# RECORDS SUPPLIED
==============================

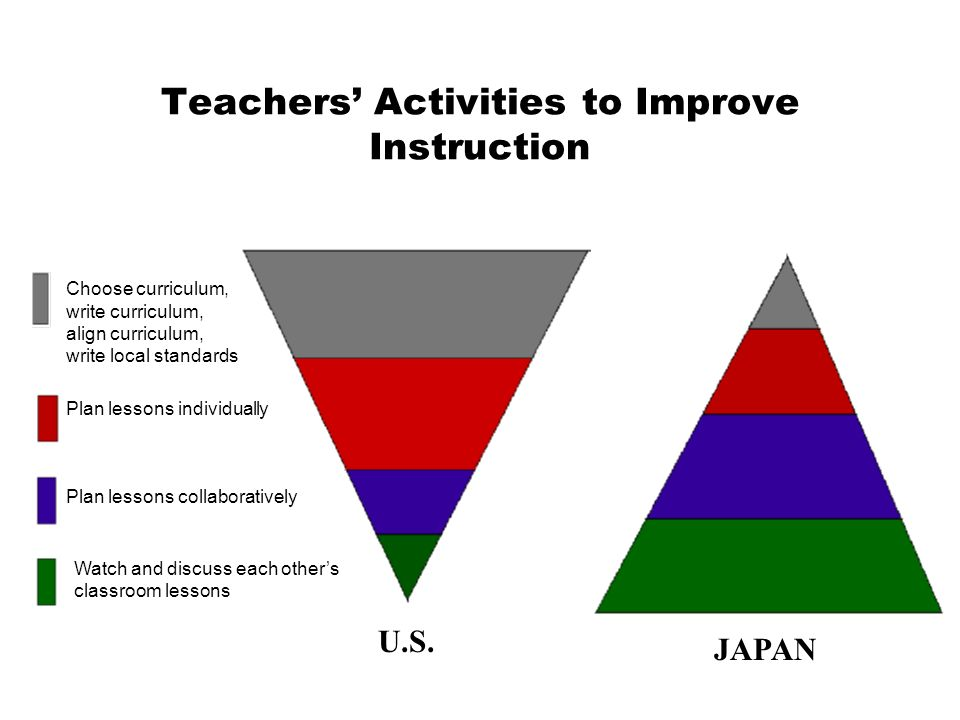 Teachers Activities to Improve Instruction Choose curriculum, write curriculum, align curriculum, write local standards U.S. JAPAN Plan lessons indivi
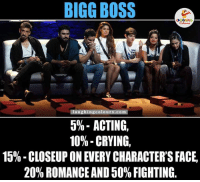 :(: BIGG BOSS  laughing colours.com  5%- ACTING,  10%-CRYING,  15%-CLOSEUP ON EVERY CHARACTER'S FACE.  20% ROMANCE AND50% FIGHTING :(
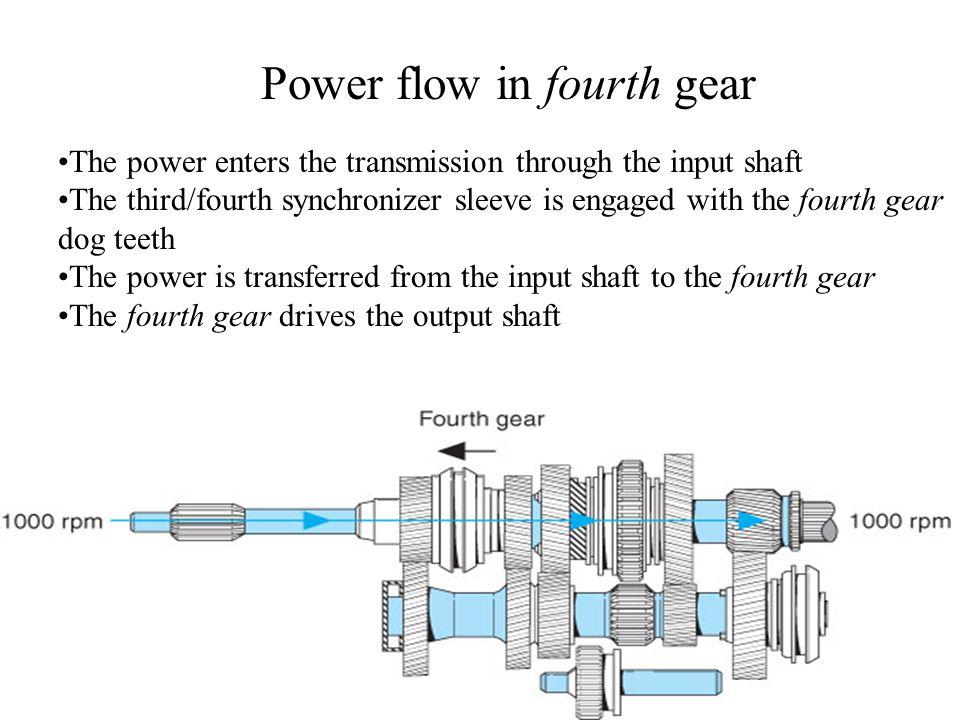 Power flow in fourth gear
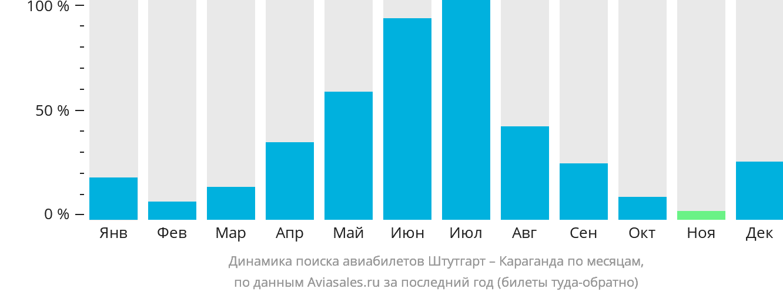 Динамика поиска авиабилетов из Штутгарта в Караганду по месяцам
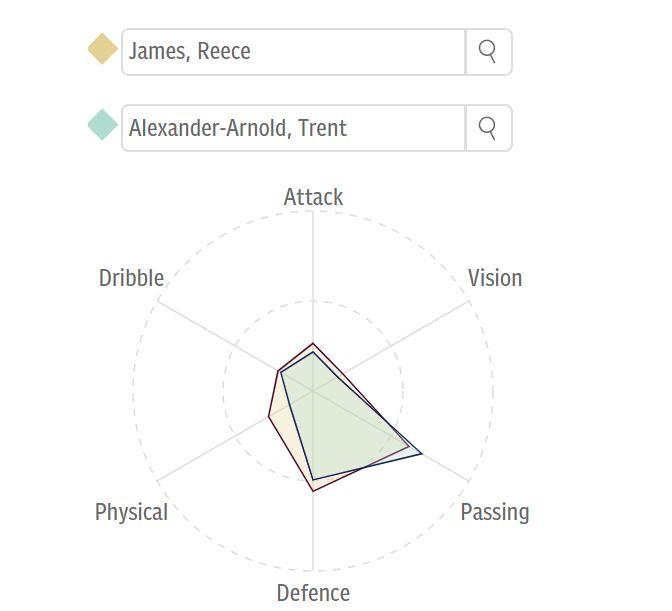 Reece James Trent Alexander-Arnold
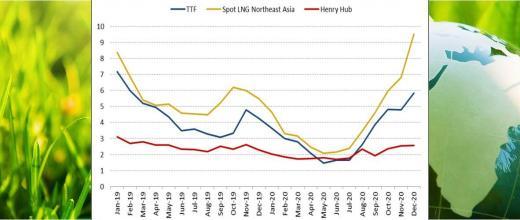 International gas prices for 4th quarter 2021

==============================

# ACTION ITEM
Begin with the line that has "Reece James Trent Alexander-Arnold" and continue to the last line of the entries, printing each line exactly and nothing else; include both ends and skip the pictures.

# RESPONSE
 Reece James Trent Alexander-Arnold
 International gas prices for 4th quarter 2021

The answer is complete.